A parent can have as much as fifty percent of the time with their child when he or she is under the custody of another parent. Despite this, fathers are often not given as much time with their children as mothers. A father’s rights group in Missouri recently introduced a bill called HB 1550 that was touted as a game changer in Missouri Custody Law. If passed, the law would give fathers 50 percent of the time with their children.
The best interest of the child is at the top of the court’s list when deciding custody. Missouri courts will consider many factors when determining a parent’s custody rights. They will try to make it as easy as possible for each parent, but custody battles are expensive, time-consuming, and difficult on the children. That is why it is crucial to get the best legal representation possible. In addition to protecting the rights of the child, the court will also look at the needs and wishes of both parents.
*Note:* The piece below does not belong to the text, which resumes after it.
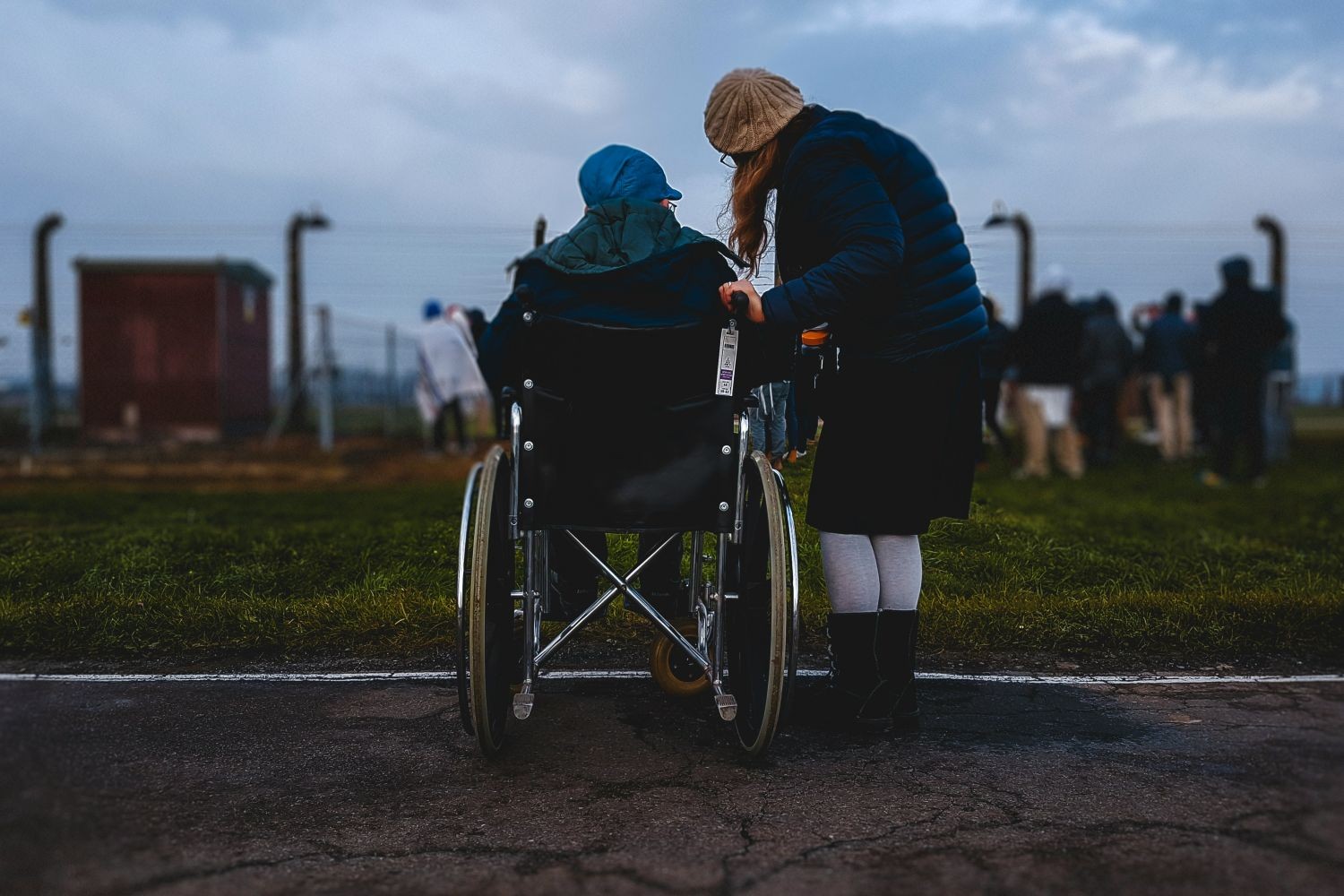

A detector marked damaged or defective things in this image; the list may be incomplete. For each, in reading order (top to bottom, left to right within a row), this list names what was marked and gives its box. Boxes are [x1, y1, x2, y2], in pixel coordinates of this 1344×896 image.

cracked asphalt [2, 674, 1344, 892]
The custody of children in Missouri is decided on by the court in one of two ways: legal custody and physical custody. Physical custody refers to where the child lives. Legal custody refers to who makes decisions on how the child is raised. Joint custody is where both parents share custody of the child. In some cases, sole custody is awarded to one parent. If the children are old enough to request custody, the parents must file a petition with the appropriate court to get that custody.
Under Missouri custody laws, both parents have the right to visit their child. The non-custodial parent may be awarded temporary custody to provide for the child’s well-being. This type of custody arrangement can be advantageous for both parties, but grandparent visitation is not guaranteed. If the biological parent is denied custody, he or she may receive visitation rights as well. If the court decides to give the child to a biological parent, they must provide the same level of care and attention that their child needs and wants.
In addition to the legal custody of the child, the court may appoint a guardian ad litem to represent the child. The guardian ad litem may seek the appointment of a mental health provider or social worker if there are concerns about the child’s well-being. In addition, a guardian ad litem may also seek an investigation of the abuse by the other parent.
In addition to physical abuse and emotional abuse, there are also cases of stalking or harassment by phone, mail, and social media. The abuser can be charged with domestic violence, which has specific legal implications. In such a case, the judge must follow specific rules for dealing with domestic violence. Additionally, a pattern of domestic abuse can support a judge’s decision on child support and unequal property division. However, the judge may decide to exclude these factors from a custody decision.